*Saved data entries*

⟨

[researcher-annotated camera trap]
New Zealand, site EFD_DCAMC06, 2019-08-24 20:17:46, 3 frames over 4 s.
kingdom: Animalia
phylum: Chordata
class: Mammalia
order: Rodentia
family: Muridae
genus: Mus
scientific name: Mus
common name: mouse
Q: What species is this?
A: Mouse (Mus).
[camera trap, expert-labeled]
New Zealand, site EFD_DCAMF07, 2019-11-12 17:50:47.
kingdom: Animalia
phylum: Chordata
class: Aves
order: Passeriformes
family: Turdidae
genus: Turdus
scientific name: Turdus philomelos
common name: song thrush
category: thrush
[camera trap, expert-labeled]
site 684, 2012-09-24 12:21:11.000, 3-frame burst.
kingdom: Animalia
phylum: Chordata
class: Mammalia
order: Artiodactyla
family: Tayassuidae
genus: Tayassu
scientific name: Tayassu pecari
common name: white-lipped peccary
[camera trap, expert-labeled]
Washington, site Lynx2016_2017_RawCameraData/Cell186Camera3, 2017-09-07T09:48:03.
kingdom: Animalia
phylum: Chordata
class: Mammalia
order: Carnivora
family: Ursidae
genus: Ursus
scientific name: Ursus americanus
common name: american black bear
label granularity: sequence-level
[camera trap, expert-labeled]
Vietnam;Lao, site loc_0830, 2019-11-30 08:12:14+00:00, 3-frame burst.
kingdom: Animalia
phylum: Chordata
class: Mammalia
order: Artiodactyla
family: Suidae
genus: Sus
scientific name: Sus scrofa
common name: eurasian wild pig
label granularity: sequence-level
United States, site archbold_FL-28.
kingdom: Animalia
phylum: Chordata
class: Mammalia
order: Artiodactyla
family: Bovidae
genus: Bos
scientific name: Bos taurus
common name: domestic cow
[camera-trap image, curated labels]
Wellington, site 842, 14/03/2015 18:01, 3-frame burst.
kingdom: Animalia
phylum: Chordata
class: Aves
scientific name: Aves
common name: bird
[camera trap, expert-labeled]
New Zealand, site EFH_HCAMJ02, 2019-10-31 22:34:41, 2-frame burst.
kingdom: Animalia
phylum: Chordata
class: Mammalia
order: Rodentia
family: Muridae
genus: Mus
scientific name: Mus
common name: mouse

⟩

*Instructions to follow*
The entries shown above should be duplicated exactly.

*Solution for this exercise*
[researcher-annotated camera trap]
New Zealand, site EFD_DCAMC06, 2019-08-24 20:17:46, 3 frames over 4 s.
kingdom: Animalia
phylum: Chordata
class: Mammalia
order: Rodentia
family: Muridae
genus: Mus
scientific name: Mus
common name: mouse
Q: What species is this?
A: Mouse (Mus).
[camera trap, expert-labeled]
New Zealand, site EFD_DCAMF07, 2019-11-12 17:50:47.
kingdom: Animalia
phylum: Chordata
class: Aves
order: Passeriformes
family: Turdidae
genus: Turdus
scientific name: Turdus philomelos
common name: song thrush
category: thrush
[camera trap, expert-labeled]
site 684, 2012-09-24 12:21:11.000, 3-frame burst.
kingdom: Animalia
phylum: Chordata
class: Mammalia
order: Artiodactyla
family: Tayassuidae
genus: Tayassu
scientific name: Tayassu pecari
common name: white-lipped peccary
[camera trap, expert-labeled]
Washington, site Lynx2016_2017_RawCameraData/Cell186Camera3, 2017-09-07T09:48:03.
kingdom: Animalia
phylum: Chordata
class: Mammalia
order: Carnivora
family: Ursidae
genus: Ursus
scientific name: Ursus americanus
common name: american black bear
label granularity: sequence-level
[camera trap, expert-labeled]
Vietnam;Lao, site loc_0830, 2019-11-30 08:12:14+00:00, 3-frame burst.
kingdom: Animalia
phylum: Chordata
class: Mammalia
order: Artiodactyla
family: Suidae
genus: Sus
scientific name: Sus scrofa
common name: eurasian wild pig
label granularity: sequence-level
United States, site archbold_FL-28.
kingdom: Animalia
phylum: Chordata
class: Mammalia
order: Artiodactyla
family: Bovidae
genus: Bos
scientific name: Bos taurus
common name: domestic cow
[camera-trap image, curated labels]
Wellington, site 842, 14/03/2015 18:01, 3-frame burst.
kingdom: Animalia
phylum: Chordata
class: Aves
scientific name: Aves
common name: bird
[camera trap, expert-labeled]
New Zealand, site EFH_HCAMJ02, 2019-10-31 22:34:41, 2-frame burst.
kingdom: Animalia
phylum: Chordata
class: Mammalia
order: Rodentia
family: Muridae
genus: Mus
scientific name: Mus
common name: mouse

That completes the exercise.